Control Room | separate inserts for each monitor

Currently, the Control Room applies one set of inserts to all monitors.

However, when using room correction (Sonarworks, IK Multimedia ARC, etc.) or headphone correction (TB Isone, Waves NX, etc.) plugins, each monitor needs its own instance of the plugin. It would be bad, for example, to provide room corrections to headphones; conversely, it would be bad to apply headphone correction to a speaker set.

The current workaround is to manually turn on/off the relevant inserts. However, this is tedious and it’s easy to forget sometimes.

I would like for each monitor to have the option to have its own set of inserts. That way, each set of speakers/headphones can have its own precise settings via plugins.

I’m planning to use room correction (speaker calibration) in the near future and I agree with your concerns.

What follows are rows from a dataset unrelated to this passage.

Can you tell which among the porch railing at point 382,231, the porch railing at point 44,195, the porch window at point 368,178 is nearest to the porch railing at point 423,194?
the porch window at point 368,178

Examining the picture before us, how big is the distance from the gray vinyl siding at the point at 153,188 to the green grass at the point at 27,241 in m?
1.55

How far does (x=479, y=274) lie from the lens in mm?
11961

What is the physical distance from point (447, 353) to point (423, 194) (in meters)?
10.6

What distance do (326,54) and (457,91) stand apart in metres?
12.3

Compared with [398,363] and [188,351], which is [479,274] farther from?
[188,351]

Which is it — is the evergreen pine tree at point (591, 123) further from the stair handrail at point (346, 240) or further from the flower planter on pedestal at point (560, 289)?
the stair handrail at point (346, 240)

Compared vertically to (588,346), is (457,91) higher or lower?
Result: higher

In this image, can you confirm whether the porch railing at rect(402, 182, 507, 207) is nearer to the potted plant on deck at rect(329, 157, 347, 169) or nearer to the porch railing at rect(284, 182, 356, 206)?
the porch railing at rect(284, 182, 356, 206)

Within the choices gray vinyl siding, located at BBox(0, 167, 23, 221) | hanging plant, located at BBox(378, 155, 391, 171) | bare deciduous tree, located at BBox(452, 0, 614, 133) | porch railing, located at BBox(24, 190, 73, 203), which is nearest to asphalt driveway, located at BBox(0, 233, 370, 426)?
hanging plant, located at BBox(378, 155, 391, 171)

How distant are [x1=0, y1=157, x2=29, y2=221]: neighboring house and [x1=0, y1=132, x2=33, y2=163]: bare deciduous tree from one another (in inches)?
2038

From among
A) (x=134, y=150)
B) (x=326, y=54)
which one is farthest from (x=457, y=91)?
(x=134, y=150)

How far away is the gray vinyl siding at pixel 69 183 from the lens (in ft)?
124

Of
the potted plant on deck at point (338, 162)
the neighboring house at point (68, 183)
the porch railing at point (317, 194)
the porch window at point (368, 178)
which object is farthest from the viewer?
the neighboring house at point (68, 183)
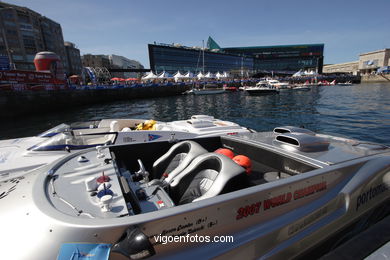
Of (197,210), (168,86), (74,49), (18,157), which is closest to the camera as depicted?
(197,210)

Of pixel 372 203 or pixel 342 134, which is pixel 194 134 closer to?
pixel 372 203

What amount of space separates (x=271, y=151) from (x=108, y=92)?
121 feet

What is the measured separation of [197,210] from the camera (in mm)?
1646

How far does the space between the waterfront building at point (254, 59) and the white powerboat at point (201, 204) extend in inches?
3358

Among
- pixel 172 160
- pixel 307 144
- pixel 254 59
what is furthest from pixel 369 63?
pixel 172 160

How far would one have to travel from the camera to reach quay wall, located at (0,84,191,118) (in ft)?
64.1

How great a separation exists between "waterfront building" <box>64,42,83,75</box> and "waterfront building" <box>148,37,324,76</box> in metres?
39.4

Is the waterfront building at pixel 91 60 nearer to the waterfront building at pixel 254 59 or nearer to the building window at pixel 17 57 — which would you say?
the waterfront building at pixel 254 59

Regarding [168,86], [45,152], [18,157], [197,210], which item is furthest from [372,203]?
[168,86]

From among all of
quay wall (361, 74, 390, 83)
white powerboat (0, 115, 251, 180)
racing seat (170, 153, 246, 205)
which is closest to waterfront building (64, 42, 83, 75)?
white powerboat (0, 115, 251, 180)

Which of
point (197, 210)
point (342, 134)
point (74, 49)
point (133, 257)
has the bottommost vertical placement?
point (342, 134)

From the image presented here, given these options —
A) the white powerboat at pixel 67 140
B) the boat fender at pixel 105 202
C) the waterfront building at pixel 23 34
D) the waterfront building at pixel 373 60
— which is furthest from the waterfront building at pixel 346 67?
the waterfront building at pixel 23 34

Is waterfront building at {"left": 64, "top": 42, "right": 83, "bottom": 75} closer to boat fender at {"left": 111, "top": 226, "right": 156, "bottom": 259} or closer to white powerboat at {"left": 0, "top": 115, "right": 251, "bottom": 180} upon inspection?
white powerboat at {"left": 0, "top": 115, "right": 251, "bottom": 180}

Control room is the place to do it, if the user has Cubase Pro. I’m leaning towards Sonarworks.

One thing however… I wonder if this correction should or could be applied closer to the hardware, say in the audio interface. It’s basically an EQ curve applied on specific hardware channels. If the curve(s) were applied within the audio interface then the load on the DAW would be removed and you wouldn’t have to worry about removing the insert when mixing down, freezing, or changing monitoring devices.

In the case of RME interfaces, we have totalmix, which includes the ability to import EQ files (.tmeq). Doing an export for test purposes, I find that it’s a text file – XML actually. It’s basically a list of control/value pairs. The reference HD version of sonarworks has a txt export, but who wants to pay big bucks for that? Especially since we don’t know that the sonarworks export will really work as a .tmeq. It seems very likely that it would not, because totalmix has a small number of parametric EQs and a low cut filter. There’s no way it could produce the complex correction curves of sonarworks. :frowning:

And while on this subject, let me point out that a similar capability in Wavelab would be extremely valuable (with a dedicated insert chain for the headphones as well). In almost all cases, a single insert would be adequate, but they do need to be there on a per-output basis.

Colin, I have implemented several room correction solutions and I can tell you that, hands-down, Sonarworks is the optimal software in the pack.

You are correct in your assessment; there are few devices available that can operate in the time domain as well as perform spectral correction.Simple EQ solutions don’t cut it; that’s why Sonarworks (and to some extent, ARC) work so well. They focus and center the image using time-based correction. The difference between these and other EQ-only solutions is readily audible.